Le meilleur est là, d'ailleurs, dans une expression masquée qui omet les tenants et les aboutissants de la transaction. Vendeur inconnu, acheteur inconnu. On se doute bien que la confidentialité est de rigueur dans ce milieu et que la logique même de la dépêche anéantit l'investigation nous privent de ces précisions. Pour l'AFP, soit. Pour Le Monde ou Le Figaro ? Pourquoi alors publier cela ?
Néanmoins, l'anonyme journaliste a des formules qui recentrent étrangement l'action présente sur un acteur pourtant absent : pas Picasso, mais Giacometti. «Le sculpteur Giacometti (qui) détenait le record». Voilà, en tout cas, qui est fort comique, car le verbe détenir ne convient guère et le sujet est mal choisi. Une attribution inexacte justement quand il est question de propriété, et Giacometti est médaillé de la spéculation artistique ! Digne d'être dans le Guiness, à côté du plus grand mangeur de choucroute. Mais le pauvre Italien est détrôné ! Information capitale. Le sait-il ? le lui a-t-on appris ? Et comme pour un combat de boxe, Picasso lui accordera-t-il une revanche ? Ce serait fair-play.

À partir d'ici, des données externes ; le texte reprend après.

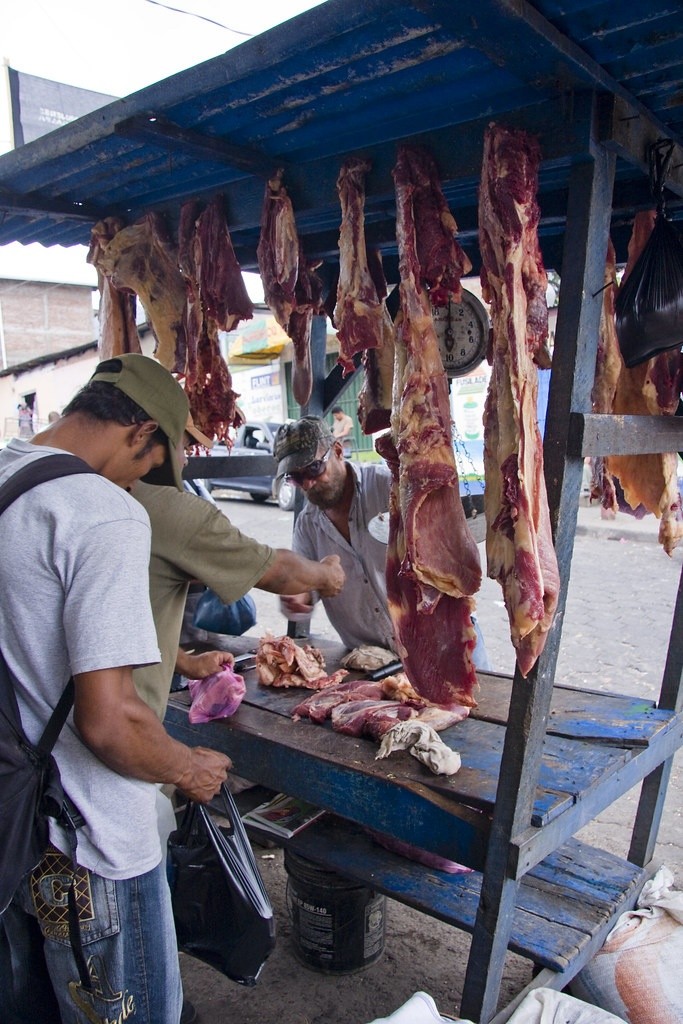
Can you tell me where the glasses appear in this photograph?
[285,448,332,487]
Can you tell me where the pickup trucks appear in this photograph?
[193,422,296,510]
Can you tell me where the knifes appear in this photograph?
[234,648,258,662]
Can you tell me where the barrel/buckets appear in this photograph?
[283,846,387,976]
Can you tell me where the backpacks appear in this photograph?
[0,454,104,914]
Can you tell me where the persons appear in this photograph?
[0,357,342,1024]
[273,412,492,673]
[330,406,354,454]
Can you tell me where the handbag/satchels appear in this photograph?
[194,580,256,636]
[163,780,276,986]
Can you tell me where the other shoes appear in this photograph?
[180,998,196,1024]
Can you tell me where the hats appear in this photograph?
[181,407,214,450]
[91,353,185,493]
[272,415,334,479]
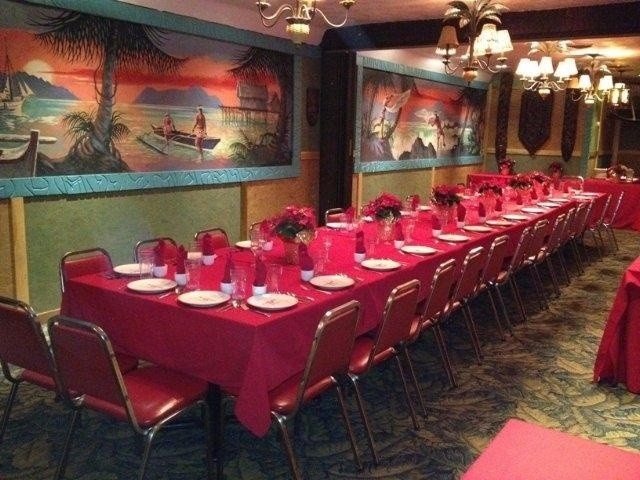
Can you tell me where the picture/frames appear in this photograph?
[0,0,307,198]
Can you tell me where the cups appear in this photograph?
[154,263,169,278]
[220,278,236,294]
[252,283,268,297]
[228,262,249,309]
[136,246,157,279]
[184,260,204,293]
[174,271,193,287]
[262,240,274,251]
[301,269,314,281]
[250,229,264,268]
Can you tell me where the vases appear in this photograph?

Que les artistes contemporains le sachent : leur devenir posthume (voire anthume si l'on suit la veine warholienne) est là : leur potentiel athlétique mesuré dans une salle de marché. Mais confondre, par une faute de rédaction très révélatrice, Giacometti avec un requin d'affaires laisse un goût amer, parce que l'on pense à Van Gogh sur lequel ces mêmes détestables amateurs de la fin du XXe siècle ont misé. Et l'on imagine aisément le même anonyme de l'AFP écrire «Vang Gogh détient le record etc.», ne sachant pas sans doute (on l'espère presque) que Vincent vécut pauvre et quasiment ignoré. Mais le plus misérable des deux n'est pas celui qu'on croit.